In the training stage, you'll edit the scripts to perform LLM training.

  1. Edit launcher_scripts/conf/config.yaml:
    1. Set the job stage to training.
      stages:
        #- data_preparation
        - training
    2. Add variables to configure NVIDIA NVLink on OCI.
      In the env_vars section, add these variables to configure NVIDIA NVLink on OCI. Leave existing variables in place, but comment out any vars that we are replacing with new values.
      env_vars:
        TRANSFORMERS_OFFLINE: 0 # (was 1)
        . . .
        RX_QUEUE_LEN: 8192
        IB_RX_QUEUE_LEN: 8192
        UCX_TLS: tcp
        HCOLL_ENABLE_MCAST_ALL: 0
        coll_hcoll_enable: 0
        UCX_NET_DEVICES: ens300
        NCCL_SOCKET_IFNAME: ens300
        NCCL_IB_TIMEOUT: 16
        NCCL_IB_SL: 0
        NCCL_IB_TC: 41
        NCCL_ALGO: Auto  # tree, ring
        NCCL_IB_GID_INDEX: 3
        NCCL_IB_QPS_PER_CONNECTION: 16  # was 4
        NCCL_IB_HCA: \'mlx5_1,mlx5_2,mlx5_3,mlx5_4,mlx5_5,mlx5_6,mlx5_7,mlx5_8,mlx5_9,mlx5_10,mlx5_11,mlx5_12,mlx5_14,mlx5_15,mlx5_16,mlx5_17\'
        NCCL_DEBUG: INFO # Logging level for NCCL. Set to "INFO" for debug information
  2. Edit conf/training/gpt3/5b.yaml.
    run:
      time_limit: "6-00:00:00"  # allow the training job to run for 6 days
    
    trainer:
      num_nodes: 2 # (was 16) set to the size of your cluster
    
    model:
      micro_batch_size: 2           # (was 4) change to fit in A100/40GB memory
      tensor_model_parallel_size: 2 # (was 1) change to fit in A100/40GB memory
    
      optim:
        bucket_cap_mb: 200 # (was 400)
  3. From the launcher_scripts directory run main.py to submit the job to Slurm. Use the command squeue to verify that the job is running (“R”).
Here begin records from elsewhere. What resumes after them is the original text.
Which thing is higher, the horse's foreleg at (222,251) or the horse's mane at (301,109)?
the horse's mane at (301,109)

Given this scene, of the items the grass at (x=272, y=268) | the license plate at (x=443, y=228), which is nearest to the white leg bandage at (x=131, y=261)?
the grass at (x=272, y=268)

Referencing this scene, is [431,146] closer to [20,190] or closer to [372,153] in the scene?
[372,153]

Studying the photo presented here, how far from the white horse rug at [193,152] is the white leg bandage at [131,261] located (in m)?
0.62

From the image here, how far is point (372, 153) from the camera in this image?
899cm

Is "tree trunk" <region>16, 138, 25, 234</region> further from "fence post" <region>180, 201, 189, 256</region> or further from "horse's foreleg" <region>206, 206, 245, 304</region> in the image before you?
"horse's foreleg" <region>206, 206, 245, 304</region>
    $ cd /nfs/scratch/NeMo-Megatron-Launcher/launcher_scripts
    $ python main.py
    Job nemo-megatron-gpt3_5b submission file created at '/nfs/scratch/NeMo-Megatron-Launcher/launcher_scripts/results/gpt3_5b/nemo-megatron-gpt3_5b_submission.sh'
    Job nemo-megatron-gpt3_5b submitted with Job ID 285
    $ squeue
                 JOBID PARTITION     NAME     USER ST       TIME  NODES NODELIST(REASON)
                   285       gpu nemo-meg      opc  R       0:06      2 gpu-permanent-node-[517,878]
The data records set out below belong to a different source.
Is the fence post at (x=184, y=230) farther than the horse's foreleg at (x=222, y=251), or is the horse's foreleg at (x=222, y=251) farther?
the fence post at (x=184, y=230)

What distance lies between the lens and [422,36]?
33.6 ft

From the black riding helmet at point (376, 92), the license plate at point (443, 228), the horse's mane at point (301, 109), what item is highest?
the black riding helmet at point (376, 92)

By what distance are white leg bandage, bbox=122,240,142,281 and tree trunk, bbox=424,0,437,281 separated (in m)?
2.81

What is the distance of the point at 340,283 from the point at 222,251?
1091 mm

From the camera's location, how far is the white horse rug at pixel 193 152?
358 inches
  4. Look at files in results/gpt3_5b/* to view output and error messages and monitor progress of running jobs.
    The LLM training is working if you see lines similar to this in the gpt3_5b_nnn.out:
    Training:   0%|          | 0/75375 [00:00<?]
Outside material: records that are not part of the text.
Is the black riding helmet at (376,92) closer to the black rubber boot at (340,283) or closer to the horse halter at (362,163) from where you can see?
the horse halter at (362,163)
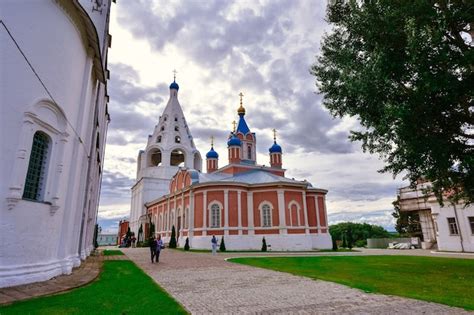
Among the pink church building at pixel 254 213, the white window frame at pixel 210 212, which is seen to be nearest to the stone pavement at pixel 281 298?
the pink church building at pixel 254 213

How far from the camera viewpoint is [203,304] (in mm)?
6211

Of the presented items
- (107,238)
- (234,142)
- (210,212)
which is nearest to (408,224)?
(234,142)

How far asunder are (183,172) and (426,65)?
27681mm

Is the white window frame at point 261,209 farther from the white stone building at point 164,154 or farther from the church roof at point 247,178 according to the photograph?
the white stone building at point 164,154

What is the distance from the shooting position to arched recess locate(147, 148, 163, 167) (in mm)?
44219

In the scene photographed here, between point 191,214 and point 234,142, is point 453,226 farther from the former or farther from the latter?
point 191,214

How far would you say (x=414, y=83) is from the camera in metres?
10.2

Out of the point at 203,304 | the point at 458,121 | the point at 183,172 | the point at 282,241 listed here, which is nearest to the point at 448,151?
the point at 458,121

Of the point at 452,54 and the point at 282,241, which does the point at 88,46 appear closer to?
the point at 452,54

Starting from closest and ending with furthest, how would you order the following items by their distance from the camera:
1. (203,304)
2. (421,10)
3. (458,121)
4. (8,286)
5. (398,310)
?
(398,310)
(203,304)
(8,286)
(421,10)
(458,121)

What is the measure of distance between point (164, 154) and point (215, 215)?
18554 mm

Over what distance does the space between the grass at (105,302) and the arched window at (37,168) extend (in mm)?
3028

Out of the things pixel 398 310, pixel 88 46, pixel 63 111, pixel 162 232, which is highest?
pixel 88 46

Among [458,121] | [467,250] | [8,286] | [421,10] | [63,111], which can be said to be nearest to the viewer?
[8,286]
    Epoch 0: :   0%|          | 0/75375 [00:00<?]
    Epoch 0: :   0%|          | 1/75375 [00:52<1089:12:32]
    Epoch 0: :   0%|          | 1/75375 [00:52<1089:13:02 ... train_step_timing in s=52.00]
    Epoch 0: :   0%|          | 2/75375 [01:33<980:51:18 ... train_step_timing in s=52.00]
    Epoch 0: :   0%|          | 2/75375 [01:33<980:51:33 ... train_step_timing in s=46.80]
    Epoch 0: :   0%|          | 3/75375 [02:15<945:29:05 ... train_step_timing in s=46.80]
    Epoch 0: :   0%|          | 3/75375 [02:15<945:29:14 ... train_step_timing in s=45.20]
    Epoch 0: :   0%|          | 4/75375 [02:57<926:40:09 ... train_step_timing in s=45.20]
    Epoch 0: :   0%|          | 4/75375 [02:57<926:40:16 ... train_step_timing in s=44.30]
    Epoch 0: :   0%|          | 5/75375 [03:38<915:10:14 ... train_step_timing in s=44.30]
    Epoch 0: :   0%|          | 5/75375 [03:38<915:10:20 ... train_step_timing in s=43.70]
    Epoch 0: :   0%|          | 6/75375 [04:20<907:25:47 ... train_step_timing in s=43.70]
    Epoch 0: :   0%|          | 6/75375 [04:20<907:25:52 ... train_step_timing in s=41.60]
    Epoch 0: :   0%|          | 7/75375 [05:01<901:53:34 ... train_step_timing in s=41.60]
    Epoch 0: :   0%|          | 7/75375 [05:01<901:53:38 ... train_step_timing in s=41.60]
    Epoch 0: :   0%|          | 8/75375 [05:43<897:38:17 ... train_step_timing in s=41.60]
    Epoch 0: :   0%|          | 8/75375 [05:43<897:38:21 ... train_step_timing in s=41.50]
    Epoch 0: :   0%|          | 9/75375 [06:24<894:16:56 ... train_step_timing in s=41.50]
    Epoch 0: :   0%|          | 9/75375 [06:24<894:16:59 ... train_step_timing in s=41.50]
    Epoch 0: :   0%|          | 10/75375 [07:05<891:30:50 ... train_step_timing in s=41.50]

    This indicates that each training step completed in 41.5 seconds. Much faster step times can be achieved with more GPUs in the cluster.